- Born: 1990 (age 35–36) Iași, Romania
- Organizations: Sex Work Call; MozaiQ;
- Known for: Anti-racist activism; women's rights activism; trans rights activism;
- Website: lerca.ro

= Antonella Lerca Duda =

Romanian activist and sex worker

Antonella Lerca Duda (born c. 1990) is a Romanian activist and sex worker. She is the founder of Sex Work Call, Romania's first sex workers' rights organisation. In 2020, she ran in the Romanian local elections, becoming the country's first trans election candidate.

== Early life ==
Lerca grew up in a Roma family with seven siblings. At fourteen years old, she was forced to marry a woman, but the marriage was not consummated. She was admitted to Socola Psychiatric Hospital, where she was diagnosed with gender dysphoria. She then began hormone replacement therapy. At the age of seventeen, due to harassment, she relocated to Italy with her partner.

After relocating to Italy, Lerca and her partner worked in a vineyard until they broke up. She then moved to Venice where, because no one wanted to employ her, she turned to sex work.

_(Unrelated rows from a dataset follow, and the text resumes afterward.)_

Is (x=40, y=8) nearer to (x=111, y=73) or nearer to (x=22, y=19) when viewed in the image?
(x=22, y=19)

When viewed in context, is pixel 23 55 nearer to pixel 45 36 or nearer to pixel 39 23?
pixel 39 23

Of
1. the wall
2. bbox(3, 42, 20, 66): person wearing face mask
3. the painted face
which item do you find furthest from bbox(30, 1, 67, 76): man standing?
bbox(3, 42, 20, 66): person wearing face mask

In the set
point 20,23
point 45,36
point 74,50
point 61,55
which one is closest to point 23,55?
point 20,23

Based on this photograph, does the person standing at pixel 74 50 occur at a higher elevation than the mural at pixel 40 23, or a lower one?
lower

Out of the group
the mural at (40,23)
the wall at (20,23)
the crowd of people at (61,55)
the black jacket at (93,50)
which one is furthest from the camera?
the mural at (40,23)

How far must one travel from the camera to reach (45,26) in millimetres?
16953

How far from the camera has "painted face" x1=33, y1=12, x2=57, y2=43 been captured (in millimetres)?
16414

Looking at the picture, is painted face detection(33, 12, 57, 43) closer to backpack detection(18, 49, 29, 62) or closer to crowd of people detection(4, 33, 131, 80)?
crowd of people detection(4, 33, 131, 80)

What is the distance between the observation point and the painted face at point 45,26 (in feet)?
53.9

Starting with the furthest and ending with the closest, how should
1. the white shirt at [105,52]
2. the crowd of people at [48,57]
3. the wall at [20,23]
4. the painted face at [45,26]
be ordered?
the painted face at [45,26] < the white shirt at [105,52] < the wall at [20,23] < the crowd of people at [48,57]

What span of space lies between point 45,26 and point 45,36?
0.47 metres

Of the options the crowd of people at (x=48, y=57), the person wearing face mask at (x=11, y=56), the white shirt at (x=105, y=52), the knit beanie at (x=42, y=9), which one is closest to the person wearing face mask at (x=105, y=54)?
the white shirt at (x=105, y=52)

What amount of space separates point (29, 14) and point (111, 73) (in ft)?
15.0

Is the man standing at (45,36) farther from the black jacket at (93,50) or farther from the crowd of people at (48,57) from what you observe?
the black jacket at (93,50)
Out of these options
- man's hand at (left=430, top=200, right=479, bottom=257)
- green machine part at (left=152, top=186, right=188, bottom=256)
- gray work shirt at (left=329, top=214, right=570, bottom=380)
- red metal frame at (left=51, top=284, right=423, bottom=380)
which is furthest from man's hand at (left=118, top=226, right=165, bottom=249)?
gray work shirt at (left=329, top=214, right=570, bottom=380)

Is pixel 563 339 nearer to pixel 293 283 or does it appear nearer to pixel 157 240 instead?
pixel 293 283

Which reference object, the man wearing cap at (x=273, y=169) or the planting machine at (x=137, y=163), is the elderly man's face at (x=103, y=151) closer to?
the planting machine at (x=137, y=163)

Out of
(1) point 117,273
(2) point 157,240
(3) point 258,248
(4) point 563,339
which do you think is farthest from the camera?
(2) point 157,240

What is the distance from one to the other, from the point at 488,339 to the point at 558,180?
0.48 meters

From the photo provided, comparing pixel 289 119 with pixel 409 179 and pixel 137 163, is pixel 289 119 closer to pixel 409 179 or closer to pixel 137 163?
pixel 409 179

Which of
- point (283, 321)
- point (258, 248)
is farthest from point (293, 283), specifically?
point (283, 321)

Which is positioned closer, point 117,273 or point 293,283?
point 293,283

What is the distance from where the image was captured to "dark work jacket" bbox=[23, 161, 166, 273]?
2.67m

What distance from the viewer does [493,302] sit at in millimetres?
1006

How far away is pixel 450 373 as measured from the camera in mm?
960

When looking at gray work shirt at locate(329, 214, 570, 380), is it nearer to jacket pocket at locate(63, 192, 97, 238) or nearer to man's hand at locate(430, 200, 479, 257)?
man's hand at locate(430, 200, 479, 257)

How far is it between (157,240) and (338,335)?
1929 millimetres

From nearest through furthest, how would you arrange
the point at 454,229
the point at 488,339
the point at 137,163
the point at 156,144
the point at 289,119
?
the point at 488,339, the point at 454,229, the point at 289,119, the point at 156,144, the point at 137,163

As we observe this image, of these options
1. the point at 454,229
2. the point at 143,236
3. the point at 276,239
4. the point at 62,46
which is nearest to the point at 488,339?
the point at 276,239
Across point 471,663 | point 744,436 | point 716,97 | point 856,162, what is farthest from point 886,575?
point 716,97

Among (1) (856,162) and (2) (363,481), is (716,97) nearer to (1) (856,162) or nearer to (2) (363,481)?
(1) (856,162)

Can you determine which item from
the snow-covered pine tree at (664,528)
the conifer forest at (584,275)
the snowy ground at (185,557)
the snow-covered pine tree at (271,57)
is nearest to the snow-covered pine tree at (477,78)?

She sent money to her family and in 2012, she began returning to Romania once a year.

In 2018, after living in Italy for eleven years, Lerca returned to Romania to defend LGBTQ+ rights, an ambition that began while living in Italy.

== Activism ==
Since returning to Romania in 2018, Lerca has advocated for the rights of sex workers. In particular, she campaigns for intersectionality between sex workers, anti-racists, feminists, and the LGBTQ community.

In 2019, Lerca founded Sex Work Call, Romania's first association of sex workers. It is part of the International Committee on the Rights of Sex Workers in Europe. In June of the same year, Lerca organised a sex workers' rights demonstration, the first of its kind in Romanian history, in front of the Parliament. Shortly after, Romani people and sex workers were represented for the first time at a pride march.

The same year, Lerca joined Giuvlipen, a Roma feminist theatre company. She performed in Sexodrom, a play in which several Roma women recount their experiences.

Lerca is a board member for the LGBTQ organisation MozaiQ.

=== 2020 Romanian local elections ===
In 2020, Lerca ran for election in Bucharest's Sector 2. As the first trans election candidate in Romanian history, she received international media coverage and was the victim of several transphobic and racist attacks. A fundraiser was organised to help her.

Her campaign, described by Komitid as "ultra-progressive for Romania", focused on the right to housing, social protection, public services, ecology, and tackling corruption, discrimination, and violence against women (particularly public harassment and sexual violence). She also pledged construction of refuges for women with children.

However, Lerca did not receive the 1,700 signatures required to run in the election.